WASHINGTON — Since 2012, Deferred Action for Childhood Arrivals (DACA) has served as a beacon of hope for more than 835,000 undocumented immigrants who call the United States their home. A new survey by the U.S. Immigration Policy Center at the University of California, San Diego; United We Dream; the National Immigration Law Center; and the Center for American Progress captures how DACA has allowed recipients to get better jobs, earn more, and seek greater educational opportunities. The survey also catalogs how recipients are contributing to the U.S. economy.

Some key survey findings include:

  • 94.1 percent of respondents are currently employed.
  • Since receiving DACA, recipients’ average hourly wage has more than doubled from $11.92 to $31.52 per hour, an increase of 164.4 percent.
  • 30.7 percent of respondents purchased their first homes in 2023, a percentage that has trended upward over the past decade of surveying DACA recipients.
  • 67.1 percent of survey respondents reported buying their first car after receiving DACA.
  • 32.9 percent of respondents are parents, with 70.7 percent of parents reporting that they think about “being separated from [their] children because of deportation” at least once per day.
  • Without DACA, 40.9 percent of DACA recipients would be less likely to report a crime they witnessed.

“We’ve been surveying DACA recipients for nearly a decade. This year’s survey stands out because it shows that DACA recipients are more integrated in the American economy than they have ever been,” said Tom K. Wong, associate professor of political science and founding director of the U.S. Immigration Policy Center at the University of California, San Diego, and a senior fellow at CAP. “DACA recipients are earning more than they ever have, which has enlarged their economic footprint.
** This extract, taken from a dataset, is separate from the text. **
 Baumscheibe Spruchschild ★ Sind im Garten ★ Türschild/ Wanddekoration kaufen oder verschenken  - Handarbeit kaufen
Recent studies have shown that the economic contributions of immigrants have been crucial to the country’s post-pandemic bounceback and in fighting inflation, and this year’s survey shows that DACA recipients are at the forefront of this.”

“DACA recipients contribute so much to our families, workplaces, and communities,” said Diana Pliego, federal advocacy strategist at the National Immigration Law Center. “I’ve lived in the United States since the age of 3. My life is deeply connected to the United States and the community around me, just like those who were born here and just as other immigrants who have similarly lived here for decades. Our home is here, and we will continue advocating for DACA recipients like me to have the stability of a pathway to citizenship.”

“DACA has never been just about a program; as the results of this survey show, DACA has always been about the immigrant young people, friends, family members, and neighbors who are essential to our lives and the well-being, growth, and betterment of our communities,” said Karen Fierro Ruiz, federal policy and advocacy manager of United We Dream. “Every single one of us would feel the impact if DACA were to end. The continued uncertainty about the future of the program is a constant reminder that we must build toward permanent stability and a pathway to citizenship, while also ensuring DACA is sustained and expanded in the interim to include those who have been cruelly locked out.”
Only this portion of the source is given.